Proposal: opt-out local scoping

Mark S. Miller erights at
Fri Aug 29 19:25:05 PDT 2008

On Fri, Aug 29, 2008 at 6:45 PM, Felix <felix8a at> wrote:
> ihab.awad at wrote:
>> Also, you seem to be asking for an explicit way to say, "this variable
>> does not respect Tennent correspondence; I know I am doing this and I
>> have a good reason" --
> I'm suspicious of Tennent correspondence, because I think simple
> variations of the statement do not match anyone's expectations.
> if I understand correctly, Tennent correspondence says:
> t1: any expr should be equivalent to
>         (function() {expr}) ()
> and one of the difficulties is, what if expr has control-flow
> statements, such as break or return.  another difficulty is, what if
> expr has lexically-scoped statements, such as local variable declarations.

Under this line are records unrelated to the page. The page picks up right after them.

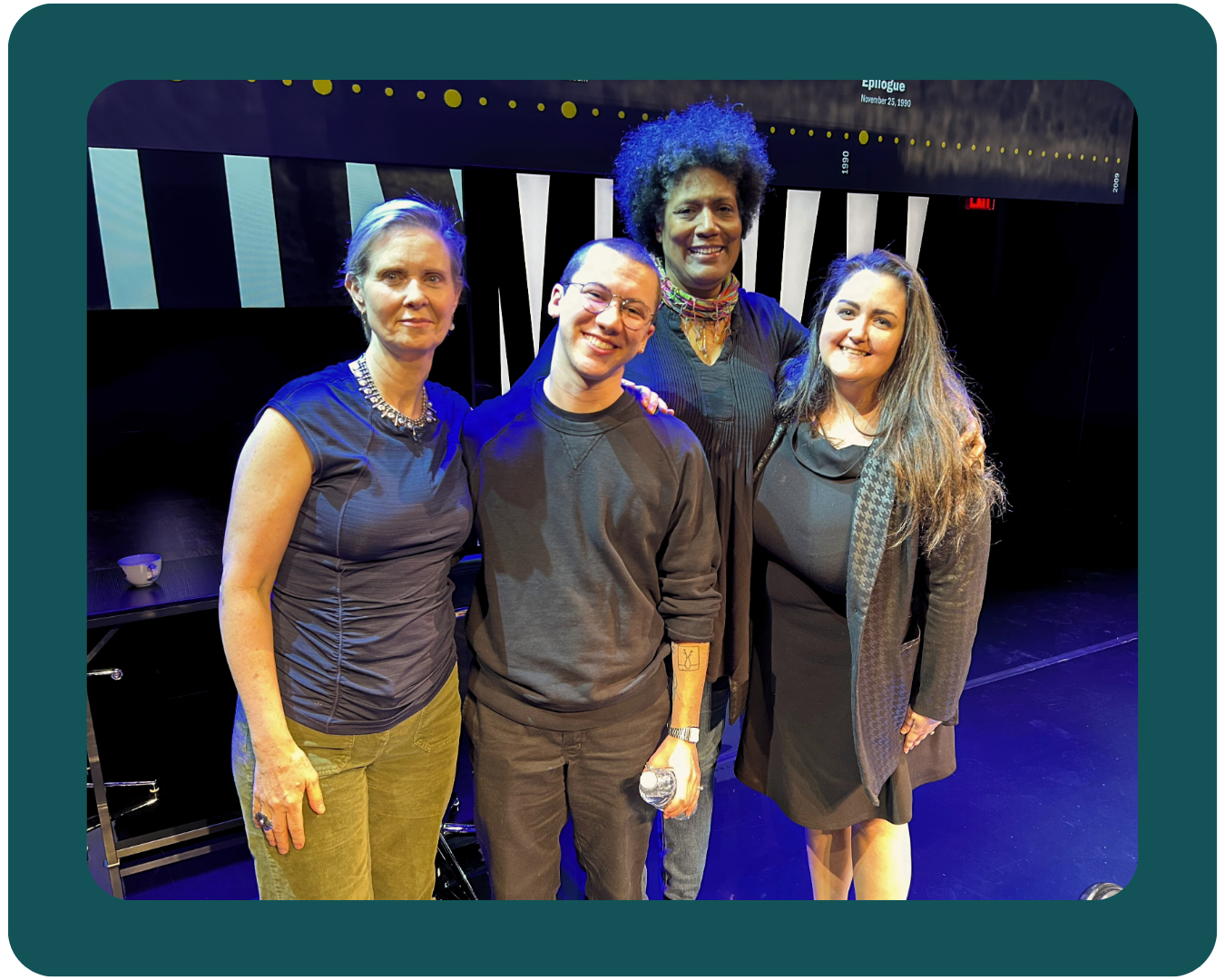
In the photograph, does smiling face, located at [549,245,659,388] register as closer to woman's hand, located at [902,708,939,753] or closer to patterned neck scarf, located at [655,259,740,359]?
patterned neck scarf, located at [655,259,740,359]

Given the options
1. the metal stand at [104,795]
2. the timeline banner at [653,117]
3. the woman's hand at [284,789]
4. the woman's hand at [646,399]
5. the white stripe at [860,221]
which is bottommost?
the metal stand at [104,795]

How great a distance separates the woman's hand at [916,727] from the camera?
1832mm

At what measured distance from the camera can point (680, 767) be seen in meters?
1.65

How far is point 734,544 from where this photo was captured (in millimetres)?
1849

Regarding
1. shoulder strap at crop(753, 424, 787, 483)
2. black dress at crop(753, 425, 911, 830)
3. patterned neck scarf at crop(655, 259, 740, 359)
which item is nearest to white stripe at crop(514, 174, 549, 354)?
patterned neck scarf at crop(655, 259, 740, 359)

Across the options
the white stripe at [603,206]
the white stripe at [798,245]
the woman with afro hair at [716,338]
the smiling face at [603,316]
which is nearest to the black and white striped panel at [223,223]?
the white stripe at [603,206]

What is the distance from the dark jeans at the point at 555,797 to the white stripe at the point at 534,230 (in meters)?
1.79

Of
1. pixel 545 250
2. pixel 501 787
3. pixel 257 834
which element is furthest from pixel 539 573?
pixel 545 250

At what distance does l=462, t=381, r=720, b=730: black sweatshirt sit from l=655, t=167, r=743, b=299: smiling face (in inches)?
16.5

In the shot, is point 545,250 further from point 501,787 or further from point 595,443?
point 501,787

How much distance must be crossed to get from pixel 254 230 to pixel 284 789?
1.91 metres

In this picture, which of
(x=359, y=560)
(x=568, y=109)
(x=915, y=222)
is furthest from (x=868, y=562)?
(x=915, y=222)

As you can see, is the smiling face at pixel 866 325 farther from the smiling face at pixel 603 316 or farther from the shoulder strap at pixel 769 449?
the smiling face at pixel 603 316

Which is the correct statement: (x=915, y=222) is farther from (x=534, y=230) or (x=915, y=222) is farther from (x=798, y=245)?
(x=534, y=230)
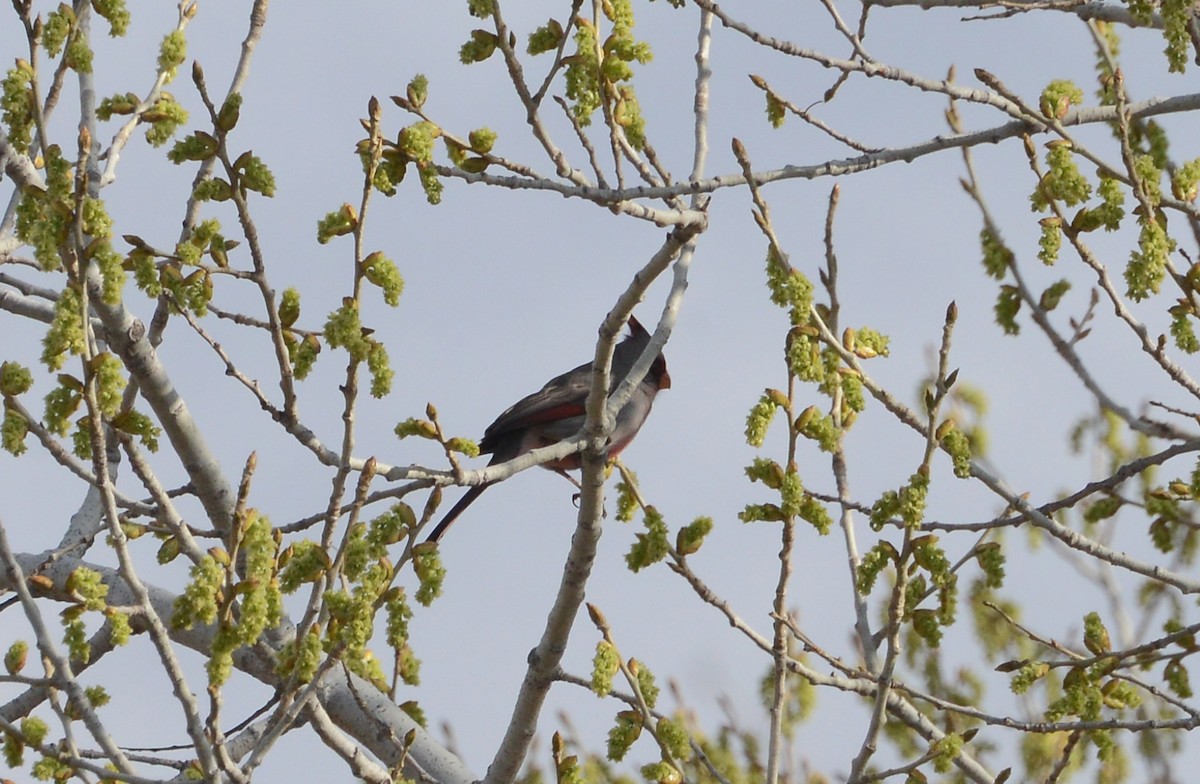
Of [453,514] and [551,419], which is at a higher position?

Since ES is not an expression language, it's useful to divide the question into

* TC for expressions
   expr equiv (function(){return expr;})()
   ES violations: this, arguments.
   'this' breakage can possibly be addressed with '.bind(this)' as in
my previous message.
   expr equiv (function(){return expr;}).call(this)

* TC for blocks
   {stats} equiv (function(){stats})();
   Same issues re this, arguments
   Additional ES violations: return, break, continue, var hoisting

Note: The above litany of problems are not fixable in ES. But we
should try to avoid digging this hole any deeper.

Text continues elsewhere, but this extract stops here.